Aim of the task: Output only the lines of the entries that follow, starting at the one with "16-17 Upper Deck #241 Michael Matheson YG RC" and running down to the one with "Lumi Starter Pack Plus contents laid out", both included and unchanged.

Records for the exercise:
++++

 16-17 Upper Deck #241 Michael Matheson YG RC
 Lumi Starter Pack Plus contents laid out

++++

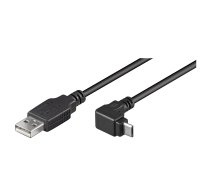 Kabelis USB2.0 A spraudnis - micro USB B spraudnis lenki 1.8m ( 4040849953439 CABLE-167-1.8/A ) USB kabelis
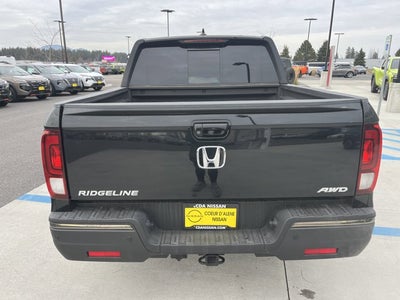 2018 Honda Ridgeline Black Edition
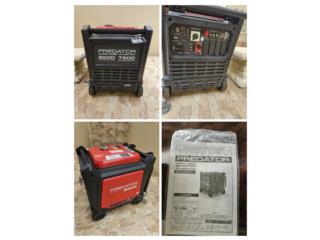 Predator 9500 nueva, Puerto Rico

++++

Written solution:
 16-17 Upper Deck #241 Michael Matheson YG RC
 Lumi Starter Pack Plus contents laid out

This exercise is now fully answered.